Stuff I’ve Been Reading: October 2007

Nick Hornby
13 Snaps

BOOKS BOUGHT:

  • Weetzie Bat—Francesca Lia Block
  • Necklace of Kisses—Francesca Lia Block
  • Holes—Louis Sachar
  • The World Made Straight—Ron Rash
  • Eagle Blue: A Team, A Tribe, and a High School Basketball Season in Arctic Alaska —Michael D’Orso
  • Seeing Is Forgetting the Name of the Thing One Sees: A Life of Contemporary Artist Robert Irwin —Lawrence Weschler
  • A Disorder Peculiar to the Country—Ken Kalfus

BOOKS READ:

  • Weetzie Bat—Francesca Lia Block
  • Tom’s Midnight Garden—Philippa Pearce
  • The World Made Straight—Ron Rash
  • Everything That Rises: A Book of Convergences —Lawrence Weschler

The story so far: I have written a young-adult novel, and on a trip to Washington, D.C., to promote it, I met a load of librarians and other assorted enthusiasts who introduced me to a magical new world that I knew nothing about. I really do feel as though I’ve walked through the back of a wardrobe into some parallel universe, peopled by amazing writers whom you never seem to read about on books pages, or who never come up in conversations with literary friends. (The truth, I suspect, is that these writers are frequently written about on books pages, and I have never bothered to read the reviews; come to think of it, they probably come up frequently in conversations with literary friends, and I have never bothered to listen to anything these friends say.)
========
Stated task — Revise the reading column, beginning at the words "The story so" and stopping after "these friends say.)", with "wardrobe" changed to "closet". The data on this page are not needed.
========
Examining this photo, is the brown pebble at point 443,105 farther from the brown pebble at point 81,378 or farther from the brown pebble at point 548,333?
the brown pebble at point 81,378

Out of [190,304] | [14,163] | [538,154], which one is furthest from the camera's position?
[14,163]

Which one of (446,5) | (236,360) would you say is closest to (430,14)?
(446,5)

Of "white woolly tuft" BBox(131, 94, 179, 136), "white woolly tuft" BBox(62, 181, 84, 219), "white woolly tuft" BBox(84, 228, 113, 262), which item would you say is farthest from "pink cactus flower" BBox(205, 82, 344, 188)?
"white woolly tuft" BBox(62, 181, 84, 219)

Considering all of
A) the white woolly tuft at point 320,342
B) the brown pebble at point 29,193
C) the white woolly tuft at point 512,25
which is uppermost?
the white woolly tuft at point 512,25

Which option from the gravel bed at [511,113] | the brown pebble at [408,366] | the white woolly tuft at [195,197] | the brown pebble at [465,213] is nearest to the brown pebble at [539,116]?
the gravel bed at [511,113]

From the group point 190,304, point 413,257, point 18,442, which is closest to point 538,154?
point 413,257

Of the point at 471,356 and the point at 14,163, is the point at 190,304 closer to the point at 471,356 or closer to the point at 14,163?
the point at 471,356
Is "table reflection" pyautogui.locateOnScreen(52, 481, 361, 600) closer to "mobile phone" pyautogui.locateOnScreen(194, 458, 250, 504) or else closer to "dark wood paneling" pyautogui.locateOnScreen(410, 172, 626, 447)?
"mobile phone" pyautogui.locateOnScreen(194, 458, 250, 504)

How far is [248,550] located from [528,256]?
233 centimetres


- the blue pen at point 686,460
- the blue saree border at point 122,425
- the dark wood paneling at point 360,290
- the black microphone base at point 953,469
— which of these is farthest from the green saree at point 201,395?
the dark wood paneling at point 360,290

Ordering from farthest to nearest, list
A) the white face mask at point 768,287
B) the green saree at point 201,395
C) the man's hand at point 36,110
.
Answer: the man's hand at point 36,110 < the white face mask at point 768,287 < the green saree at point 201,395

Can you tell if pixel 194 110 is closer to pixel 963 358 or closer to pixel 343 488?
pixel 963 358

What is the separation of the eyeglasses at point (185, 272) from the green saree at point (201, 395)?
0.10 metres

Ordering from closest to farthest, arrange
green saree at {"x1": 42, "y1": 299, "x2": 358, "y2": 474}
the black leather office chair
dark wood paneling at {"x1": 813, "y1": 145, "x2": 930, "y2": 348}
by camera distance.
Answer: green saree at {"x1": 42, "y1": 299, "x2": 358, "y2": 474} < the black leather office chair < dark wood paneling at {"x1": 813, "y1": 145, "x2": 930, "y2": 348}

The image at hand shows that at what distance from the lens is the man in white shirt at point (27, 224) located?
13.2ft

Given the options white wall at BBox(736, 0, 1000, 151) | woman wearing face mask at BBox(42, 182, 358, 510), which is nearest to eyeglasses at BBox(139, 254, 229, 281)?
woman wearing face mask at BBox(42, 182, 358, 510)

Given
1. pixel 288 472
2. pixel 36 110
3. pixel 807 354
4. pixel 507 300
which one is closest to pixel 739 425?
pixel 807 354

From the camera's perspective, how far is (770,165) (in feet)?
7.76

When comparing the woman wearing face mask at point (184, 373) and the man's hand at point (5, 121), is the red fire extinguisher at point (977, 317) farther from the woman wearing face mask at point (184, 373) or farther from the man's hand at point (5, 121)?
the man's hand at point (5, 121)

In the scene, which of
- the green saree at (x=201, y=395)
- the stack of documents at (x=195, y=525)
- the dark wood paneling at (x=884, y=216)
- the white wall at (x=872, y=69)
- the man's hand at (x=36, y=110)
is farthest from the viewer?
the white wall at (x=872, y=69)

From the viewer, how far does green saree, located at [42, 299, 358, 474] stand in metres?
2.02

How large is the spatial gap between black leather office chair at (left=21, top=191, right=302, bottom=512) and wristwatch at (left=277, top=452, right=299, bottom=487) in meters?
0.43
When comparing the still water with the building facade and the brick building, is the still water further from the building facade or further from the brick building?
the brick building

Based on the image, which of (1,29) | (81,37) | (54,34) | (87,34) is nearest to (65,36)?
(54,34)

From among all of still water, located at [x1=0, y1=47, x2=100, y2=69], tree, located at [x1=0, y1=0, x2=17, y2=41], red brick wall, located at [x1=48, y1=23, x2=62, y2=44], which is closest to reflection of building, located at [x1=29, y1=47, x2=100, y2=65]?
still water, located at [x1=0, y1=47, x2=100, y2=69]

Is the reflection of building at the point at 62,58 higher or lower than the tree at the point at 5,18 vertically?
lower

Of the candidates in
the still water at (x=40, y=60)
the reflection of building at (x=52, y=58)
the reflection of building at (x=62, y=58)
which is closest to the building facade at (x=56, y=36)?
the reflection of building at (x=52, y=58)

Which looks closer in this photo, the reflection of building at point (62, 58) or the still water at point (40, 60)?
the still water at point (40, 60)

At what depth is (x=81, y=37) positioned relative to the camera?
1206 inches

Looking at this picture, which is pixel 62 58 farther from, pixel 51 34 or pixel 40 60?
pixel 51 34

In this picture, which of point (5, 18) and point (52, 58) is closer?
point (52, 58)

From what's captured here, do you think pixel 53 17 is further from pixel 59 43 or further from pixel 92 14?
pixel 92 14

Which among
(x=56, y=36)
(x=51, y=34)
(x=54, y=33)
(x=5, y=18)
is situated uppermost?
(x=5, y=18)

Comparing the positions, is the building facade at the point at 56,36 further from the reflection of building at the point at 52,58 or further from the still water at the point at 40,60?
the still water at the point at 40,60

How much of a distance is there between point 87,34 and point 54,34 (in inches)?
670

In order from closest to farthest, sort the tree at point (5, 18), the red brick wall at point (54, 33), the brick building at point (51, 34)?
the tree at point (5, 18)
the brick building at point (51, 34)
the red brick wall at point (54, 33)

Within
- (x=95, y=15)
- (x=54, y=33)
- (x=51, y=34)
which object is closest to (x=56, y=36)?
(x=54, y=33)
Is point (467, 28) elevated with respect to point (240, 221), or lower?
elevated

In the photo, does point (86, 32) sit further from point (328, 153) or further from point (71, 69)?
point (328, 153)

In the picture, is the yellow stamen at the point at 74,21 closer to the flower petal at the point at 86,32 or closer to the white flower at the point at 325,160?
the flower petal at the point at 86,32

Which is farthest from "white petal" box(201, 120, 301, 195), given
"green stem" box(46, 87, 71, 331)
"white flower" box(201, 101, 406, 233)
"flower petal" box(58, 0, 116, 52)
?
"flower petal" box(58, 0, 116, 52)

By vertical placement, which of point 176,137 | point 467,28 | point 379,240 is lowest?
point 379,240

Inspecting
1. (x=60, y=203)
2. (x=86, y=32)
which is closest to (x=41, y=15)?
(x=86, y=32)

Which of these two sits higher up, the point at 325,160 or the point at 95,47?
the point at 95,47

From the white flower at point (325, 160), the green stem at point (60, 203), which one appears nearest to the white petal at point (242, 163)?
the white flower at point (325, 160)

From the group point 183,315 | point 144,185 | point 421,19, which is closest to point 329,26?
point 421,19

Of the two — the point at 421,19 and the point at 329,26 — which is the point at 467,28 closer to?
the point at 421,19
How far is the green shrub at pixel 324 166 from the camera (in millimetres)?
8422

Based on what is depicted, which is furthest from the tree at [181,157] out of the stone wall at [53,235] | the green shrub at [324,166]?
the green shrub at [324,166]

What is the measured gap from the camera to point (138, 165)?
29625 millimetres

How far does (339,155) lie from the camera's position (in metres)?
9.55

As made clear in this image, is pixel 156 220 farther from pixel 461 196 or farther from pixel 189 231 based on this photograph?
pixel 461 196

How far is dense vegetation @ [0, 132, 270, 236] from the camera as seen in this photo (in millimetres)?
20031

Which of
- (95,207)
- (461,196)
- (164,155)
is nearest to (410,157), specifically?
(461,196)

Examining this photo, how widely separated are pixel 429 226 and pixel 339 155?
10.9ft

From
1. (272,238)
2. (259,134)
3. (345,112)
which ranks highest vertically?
========
The result —
The story so far: I have written a young-adult novel, and on a trip to Washington, D.C., to promote it, I met a load of librarians and other assorted enthusiasts who introduced me to a magical new world that I knew nothing about. I really do feel as though I’ve walked through the back of a closet into some parallel universe, peopled by amazing writers whom you never seem to read about on books pages, or who never come up in conversations with literary friends. (The truth, I suspect, is that these writers are frequently written about on books pages, and I have never bothered to read the reviews; come to think of it, they probably come up frequently in conversations with literary friends, and I have never bothered to listen to anything these friends say.)